Reading passage:
# Latent Goal-Conditioned Hierarchical Reinforcement Learning

## Introduction

Traditional skill-learning methods like DIAYN or VALOR allow agents to learn diverse behaviors without external reward signals. However, these skills are often passive and lack direction towards solving meaningful long-term tasks. That's where goal-conditioned learning comes in.

In latent goal-conditioned HRL, the agent does not just execute skills it learns to reach goals in a learned latent space. The idea is to:
- Learn compact represetnations of goals
- Condition the policy on a goal vector g, instead of just a skill id
- Learn a goal-transition model that predicts how goals evolve
- Plan or adapt dynamically using these learned latent subgoals.
This is useful for:
- Compositional behavior
- Skill planning
- Multi-task learning
- Hierarchical exploration

## Background

-**Goal-conditioned Policy**: A policy $\pi(a|s,g)$ takes a latent goal as input and produces an action to reach it.
-**Goal Space**: Instead of using raw coordinates or pixel targetsm we learn a goal space $g\in\mathcal{Z}$, via an encoder. This makes the representation compact and transferable.
- **Latent goal Transitions**: We model how latent goals evolve, using a simple feedforward network:
$$g_{t+1} = f(g_t, s_t, a_t)$$
- **Reward Signal**: Instead of hand-crafted rewards, we can use:
    - Distance in latent space between achieved and target goal
    - Discriminator scores
    - Contrastive learning signals
- **Hierarchy**: The high-level policy picks or predicts a new latent goal every k steps. The low-level policy is trained to reach this goal.

What the task requires:
In the notes on latent goal-conditioned hierarchical reinforcement learning, why is the goal space learned through an encoder instead of using raw coordinates or pixel targets? Answer in one to three sentences.

Data lines:
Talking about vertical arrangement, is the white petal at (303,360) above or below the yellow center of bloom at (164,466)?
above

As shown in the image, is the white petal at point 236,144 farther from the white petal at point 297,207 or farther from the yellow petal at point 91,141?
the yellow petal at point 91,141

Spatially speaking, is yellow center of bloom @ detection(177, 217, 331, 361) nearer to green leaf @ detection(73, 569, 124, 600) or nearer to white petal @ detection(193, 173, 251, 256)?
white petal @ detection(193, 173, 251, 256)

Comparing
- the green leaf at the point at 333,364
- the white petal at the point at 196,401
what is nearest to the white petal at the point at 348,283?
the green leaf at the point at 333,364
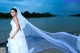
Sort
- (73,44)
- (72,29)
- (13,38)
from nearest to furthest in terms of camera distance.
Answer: (13,38) → (73,44) → (72,29)

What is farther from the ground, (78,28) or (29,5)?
(29,5)

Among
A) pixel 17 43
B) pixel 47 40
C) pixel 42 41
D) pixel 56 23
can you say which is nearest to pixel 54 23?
pixel 56 23

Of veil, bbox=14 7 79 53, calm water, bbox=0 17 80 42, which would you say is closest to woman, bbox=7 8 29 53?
veil, bbox=14 7 79 53

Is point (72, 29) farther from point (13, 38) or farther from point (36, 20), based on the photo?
point (13, 38)

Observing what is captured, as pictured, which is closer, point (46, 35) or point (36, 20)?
point (46, 35)

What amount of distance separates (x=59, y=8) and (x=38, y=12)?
0.79 meters

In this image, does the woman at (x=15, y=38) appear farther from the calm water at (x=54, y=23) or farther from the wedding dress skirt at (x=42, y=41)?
the calm water at (x=54, y=23)

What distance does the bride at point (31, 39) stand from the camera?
798 centimetres

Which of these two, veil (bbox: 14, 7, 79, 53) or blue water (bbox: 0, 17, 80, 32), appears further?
blue water (bbox: 0, 17, 80, 32)

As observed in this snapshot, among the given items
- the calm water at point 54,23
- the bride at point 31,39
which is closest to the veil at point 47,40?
the bride at point 31,39

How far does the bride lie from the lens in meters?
7.98

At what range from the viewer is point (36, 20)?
11.8 metres

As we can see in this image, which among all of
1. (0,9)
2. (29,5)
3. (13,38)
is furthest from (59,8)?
(13,38)

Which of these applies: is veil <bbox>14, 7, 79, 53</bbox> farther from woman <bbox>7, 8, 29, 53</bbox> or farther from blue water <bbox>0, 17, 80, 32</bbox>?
blue water <bbox>0, 17, 80, 32</bbox>
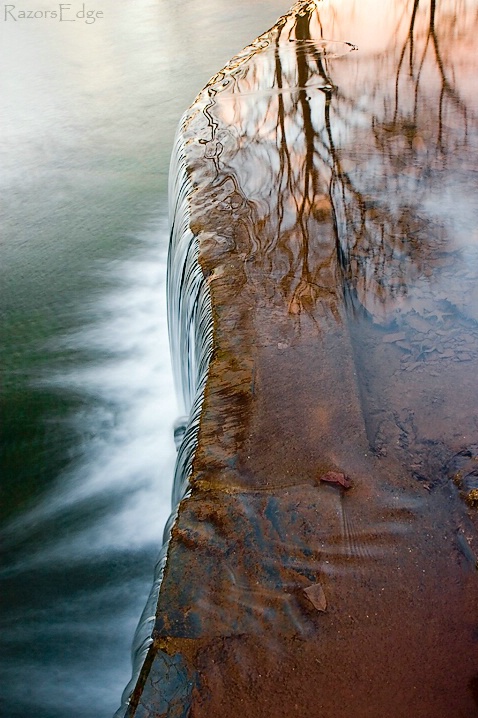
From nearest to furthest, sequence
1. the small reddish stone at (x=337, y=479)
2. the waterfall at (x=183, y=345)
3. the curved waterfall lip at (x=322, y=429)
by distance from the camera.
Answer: the curved waterfall lip at (x=322, y=429)
the waterfall at (x=183, y=345)
the small reddish stone at (x=337, y=479)

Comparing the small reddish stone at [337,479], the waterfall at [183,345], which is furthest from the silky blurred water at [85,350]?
the small reddish stone at [337,479]

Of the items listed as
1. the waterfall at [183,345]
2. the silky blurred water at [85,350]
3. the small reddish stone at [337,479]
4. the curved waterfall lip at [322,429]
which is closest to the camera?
the curved waterfall lip at [322,429]

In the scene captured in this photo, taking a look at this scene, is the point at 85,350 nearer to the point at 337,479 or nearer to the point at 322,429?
the point at 322,429

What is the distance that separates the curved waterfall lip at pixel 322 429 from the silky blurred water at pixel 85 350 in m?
0.95

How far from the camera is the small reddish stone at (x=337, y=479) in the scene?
2.59m

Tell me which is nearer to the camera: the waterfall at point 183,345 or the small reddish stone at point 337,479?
the waterfall at point 183,345

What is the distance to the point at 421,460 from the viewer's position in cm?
273

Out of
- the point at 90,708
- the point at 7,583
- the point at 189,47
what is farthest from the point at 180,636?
the point at 189,47

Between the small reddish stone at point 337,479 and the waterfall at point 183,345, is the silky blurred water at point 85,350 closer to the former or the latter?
the waterfall at point 183,345

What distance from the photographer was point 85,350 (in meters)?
6.44

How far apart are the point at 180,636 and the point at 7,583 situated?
270cm

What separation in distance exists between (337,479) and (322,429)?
30 cm

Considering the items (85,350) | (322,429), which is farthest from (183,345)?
(85,350)

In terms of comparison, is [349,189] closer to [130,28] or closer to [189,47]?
[189,47]
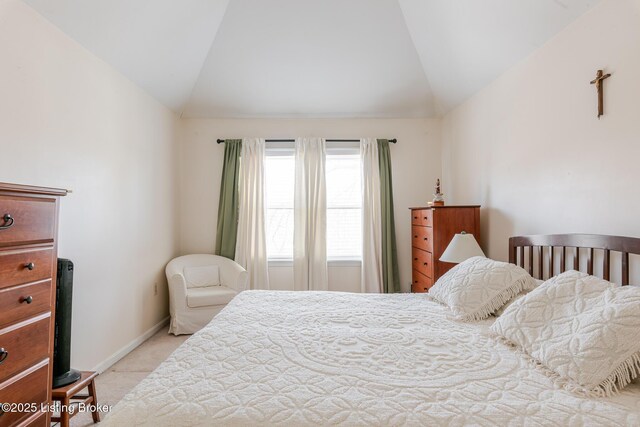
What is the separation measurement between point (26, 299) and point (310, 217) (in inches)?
126

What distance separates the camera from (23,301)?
4.80 feet

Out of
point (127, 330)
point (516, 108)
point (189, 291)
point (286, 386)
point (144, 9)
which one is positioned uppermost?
point (144, 9)

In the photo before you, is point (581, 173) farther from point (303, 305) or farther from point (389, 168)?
point (389, 168)

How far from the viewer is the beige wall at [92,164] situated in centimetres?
206

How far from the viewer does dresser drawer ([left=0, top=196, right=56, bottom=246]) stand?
4.50ft

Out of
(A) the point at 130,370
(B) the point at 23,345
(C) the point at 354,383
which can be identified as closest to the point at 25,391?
(B) the point at 23,345

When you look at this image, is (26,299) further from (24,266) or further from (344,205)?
(344,205)

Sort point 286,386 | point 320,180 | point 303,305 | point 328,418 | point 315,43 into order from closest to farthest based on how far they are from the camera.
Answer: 1. point 328,418
2. point 286,386
3. point 303,305
4. point 315,43
5. point 320,180

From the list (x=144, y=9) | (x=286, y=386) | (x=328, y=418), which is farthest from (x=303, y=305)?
(x=144, y=9)

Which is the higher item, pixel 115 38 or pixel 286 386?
pixel 115 38

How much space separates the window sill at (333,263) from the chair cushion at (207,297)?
2.75ft

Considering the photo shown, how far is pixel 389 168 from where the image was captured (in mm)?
4480

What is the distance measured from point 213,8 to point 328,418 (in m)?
3.55

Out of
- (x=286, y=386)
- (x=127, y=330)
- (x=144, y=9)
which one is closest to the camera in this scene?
(x=286, y=386)
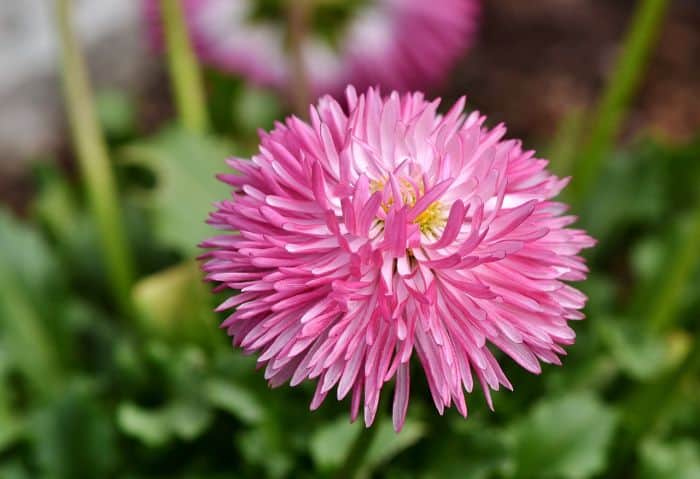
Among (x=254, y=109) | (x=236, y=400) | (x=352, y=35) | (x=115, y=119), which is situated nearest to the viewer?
(x=236, y=400)

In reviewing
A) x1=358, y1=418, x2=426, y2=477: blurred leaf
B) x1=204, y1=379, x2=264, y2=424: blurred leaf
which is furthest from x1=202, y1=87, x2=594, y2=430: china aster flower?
x1=204, y1=379, x2=264, y2=424: blurred leaf

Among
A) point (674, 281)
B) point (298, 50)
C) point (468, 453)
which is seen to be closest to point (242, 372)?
point (468, 453)

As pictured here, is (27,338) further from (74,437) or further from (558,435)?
(558,435)

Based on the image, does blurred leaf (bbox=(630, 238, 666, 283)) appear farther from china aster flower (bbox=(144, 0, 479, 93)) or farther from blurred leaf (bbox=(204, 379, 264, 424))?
blurred leaf (bbox=(204, 379, 264, 424))

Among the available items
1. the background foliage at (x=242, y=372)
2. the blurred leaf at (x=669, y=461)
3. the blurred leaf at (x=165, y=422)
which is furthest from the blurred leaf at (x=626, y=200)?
the blurred leaf at (x=165, y=422)

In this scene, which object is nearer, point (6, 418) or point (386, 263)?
point (386, 263)

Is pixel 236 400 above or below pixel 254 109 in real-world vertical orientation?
below

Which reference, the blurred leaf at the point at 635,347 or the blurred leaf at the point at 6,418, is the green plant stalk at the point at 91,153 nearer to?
the blurred leaf at the point at 6,418
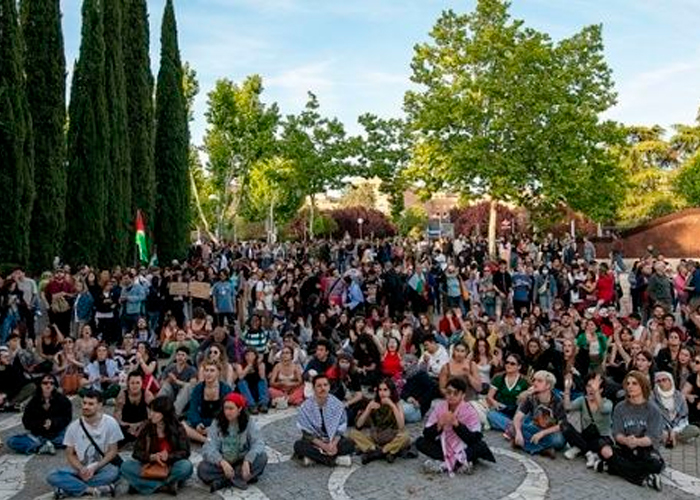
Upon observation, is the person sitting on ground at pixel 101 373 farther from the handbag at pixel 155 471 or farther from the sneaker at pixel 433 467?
the sneaker at pixel 433 467

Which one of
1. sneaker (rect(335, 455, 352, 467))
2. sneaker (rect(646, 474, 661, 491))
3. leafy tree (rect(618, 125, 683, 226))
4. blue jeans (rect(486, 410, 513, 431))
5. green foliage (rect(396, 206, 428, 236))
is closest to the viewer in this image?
sneaker (rect(646, 474, 661, 491))

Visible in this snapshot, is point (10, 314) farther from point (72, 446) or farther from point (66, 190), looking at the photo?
point (66, 190)

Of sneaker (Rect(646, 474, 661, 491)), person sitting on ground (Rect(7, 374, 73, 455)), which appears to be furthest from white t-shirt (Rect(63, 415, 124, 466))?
sneaker (Rect(646, 474, 661, 491))

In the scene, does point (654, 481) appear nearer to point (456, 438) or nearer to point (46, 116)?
point (456, 438)

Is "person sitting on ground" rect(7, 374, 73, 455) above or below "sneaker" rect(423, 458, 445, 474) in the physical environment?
above

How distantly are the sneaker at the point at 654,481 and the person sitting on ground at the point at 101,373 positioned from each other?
8.52m

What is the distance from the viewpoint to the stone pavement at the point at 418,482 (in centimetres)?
766

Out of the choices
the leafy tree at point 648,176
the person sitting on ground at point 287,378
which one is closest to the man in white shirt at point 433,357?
the person sitting on ground at point 287,378

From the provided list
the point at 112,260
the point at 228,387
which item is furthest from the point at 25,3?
the point at 228,387

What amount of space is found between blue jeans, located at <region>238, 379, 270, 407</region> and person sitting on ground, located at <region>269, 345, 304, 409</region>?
329 millimetres

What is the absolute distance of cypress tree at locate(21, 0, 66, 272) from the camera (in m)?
23.4

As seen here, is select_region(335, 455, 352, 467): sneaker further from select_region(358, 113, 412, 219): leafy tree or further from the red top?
select_region(358, 113, 412, 219): leafy tree

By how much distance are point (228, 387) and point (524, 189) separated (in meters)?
26.4

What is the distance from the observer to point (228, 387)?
380 inches
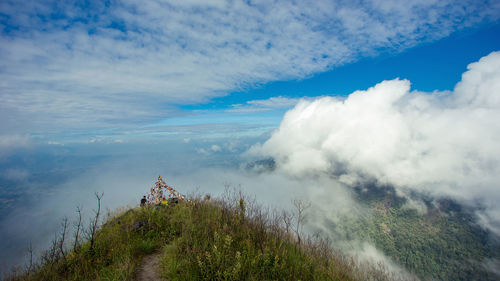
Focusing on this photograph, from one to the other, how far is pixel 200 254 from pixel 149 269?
1804 mm

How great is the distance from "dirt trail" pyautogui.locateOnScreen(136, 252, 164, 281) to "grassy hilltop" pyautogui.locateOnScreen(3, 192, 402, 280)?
0.53 feet

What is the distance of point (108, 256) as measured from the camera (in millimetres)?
5957

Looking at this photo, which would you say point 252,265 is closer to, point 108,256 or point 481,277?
point 108,256

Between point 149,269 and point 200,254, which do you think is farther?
point 149,269

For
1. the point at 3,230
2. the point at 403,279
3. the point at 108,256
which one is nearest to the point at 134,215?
the point at 108,256

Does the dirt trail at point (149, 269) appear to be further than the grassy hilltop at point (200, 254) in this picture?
Yes

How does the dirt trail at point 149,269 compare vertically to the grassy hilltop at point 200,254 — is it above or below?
below

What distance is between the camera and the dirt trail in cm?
545

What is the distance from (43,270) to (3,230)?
28964 centimetres

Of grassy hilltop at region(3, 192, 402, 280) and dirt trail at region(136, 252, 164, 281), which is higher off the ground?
grassy hilltop at region(3, 192, 402, 280)

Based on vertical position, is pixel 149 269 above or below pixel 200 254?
below

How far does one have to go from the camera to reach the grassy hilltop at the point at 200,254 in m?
5.20

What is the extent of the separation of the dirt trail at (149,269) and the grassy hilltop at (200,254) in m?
0.16

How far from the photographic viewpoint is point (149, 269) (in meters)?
5.84
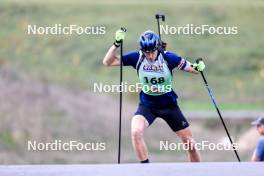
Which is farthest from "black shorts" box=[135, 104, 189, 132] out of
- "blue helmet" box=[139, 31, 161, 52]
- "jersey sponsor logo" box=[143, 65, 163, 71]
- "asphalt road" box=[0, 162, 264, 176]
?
"asphalt road" box=[0, 162, 264, 176]

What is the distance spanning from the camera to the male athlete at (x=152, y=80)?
16.9 feet

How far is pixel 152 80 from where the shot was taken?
522cm

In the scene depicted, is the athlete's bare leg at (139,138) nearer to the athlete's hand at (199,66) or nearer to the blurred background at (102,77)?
the athlete's hand at (199,66)

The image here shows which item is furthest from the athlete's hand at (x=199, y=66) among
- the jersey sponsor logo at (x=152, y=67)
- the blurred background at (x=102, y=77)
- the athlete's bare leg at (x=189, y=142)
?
the blurred background at (x=102, y=77)

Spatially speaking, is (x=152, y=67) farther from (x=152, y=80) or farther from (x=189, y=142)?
(x=189, y=142)

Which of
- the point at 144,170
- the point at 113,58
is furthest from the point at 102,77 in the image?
the point at 144,170

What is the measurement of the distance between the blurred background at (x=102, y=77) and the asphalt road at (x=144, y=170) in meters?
2.00

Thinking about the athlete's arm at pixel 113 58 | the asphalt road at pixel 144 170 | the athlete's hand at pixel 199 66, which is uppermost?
the athlete's arm at pixel 113 58

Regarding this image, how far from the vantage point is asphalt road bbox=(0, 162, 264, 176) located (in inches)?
155

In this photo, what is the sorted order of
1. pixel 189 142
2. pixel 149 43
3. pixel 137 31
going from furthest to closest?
pixel 137 31
pixel 189 142
pixel 149 43

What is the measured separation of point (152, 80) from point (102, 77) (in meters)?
1.12

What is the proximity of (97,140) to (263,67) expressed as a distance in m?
1.46

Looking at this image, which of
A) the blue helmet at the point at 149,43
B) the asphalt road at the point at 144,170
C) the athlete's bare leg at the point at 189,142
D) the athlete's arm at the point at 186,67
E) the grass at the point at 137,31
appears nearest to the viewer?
the asphalt road at the point at 144,170

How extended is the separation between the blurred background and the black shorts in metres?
0.82
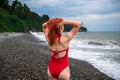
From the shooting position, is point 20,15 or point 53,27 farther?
point 20,15

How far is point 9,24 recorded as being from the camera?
112000 mm

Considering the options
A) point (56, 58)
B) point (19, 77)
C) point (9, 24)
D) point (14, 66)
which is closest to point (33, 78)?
point (19, 77)

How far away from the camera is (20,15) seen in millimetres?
167125

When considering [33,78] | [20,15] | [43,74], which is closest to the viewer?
[33,78]

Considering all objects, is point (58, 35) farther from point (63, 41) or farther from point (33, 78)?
point (33, 78)

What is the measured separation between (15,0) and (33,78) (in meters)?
136

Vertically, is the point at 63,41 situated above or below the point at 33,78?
above

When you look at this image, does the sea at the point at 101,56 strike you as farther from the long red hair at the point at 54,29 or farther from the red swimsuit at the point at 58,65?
the long red hair at the point at 54,29

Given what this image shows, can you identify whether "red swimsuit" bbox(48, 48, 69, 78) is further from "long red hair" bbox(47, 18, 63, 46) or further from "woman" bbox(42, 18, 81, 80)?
"long red hair" bbox(47, 18, 63, 46)

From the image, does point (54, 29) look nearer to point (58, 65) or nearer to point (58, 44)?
point (58, 44)

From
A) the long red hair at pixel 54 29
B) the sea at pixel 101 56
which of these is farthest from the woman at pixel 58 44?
the sea at pixel 101 56

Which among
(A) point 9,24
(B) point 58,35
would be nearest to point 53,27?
(B) point 58,35

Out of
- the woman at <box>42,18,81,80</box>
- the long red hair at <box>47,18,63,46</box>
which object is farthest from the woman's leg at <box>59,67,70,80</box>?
the long red hair at <box>47,18,63,46</box>

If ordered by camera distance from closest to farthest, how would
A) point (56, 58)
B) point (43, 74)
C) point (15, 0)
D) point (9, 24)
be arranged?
point (56, 58) < point (43, 74) < point (9, 24) < point (15, 0)
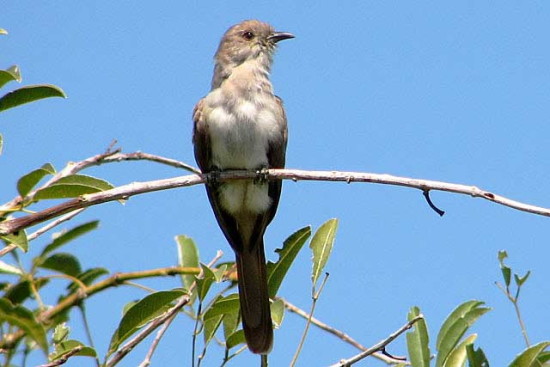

Exercise response:
Learning the goal space through an encoder makes the goal representation compact and transferable.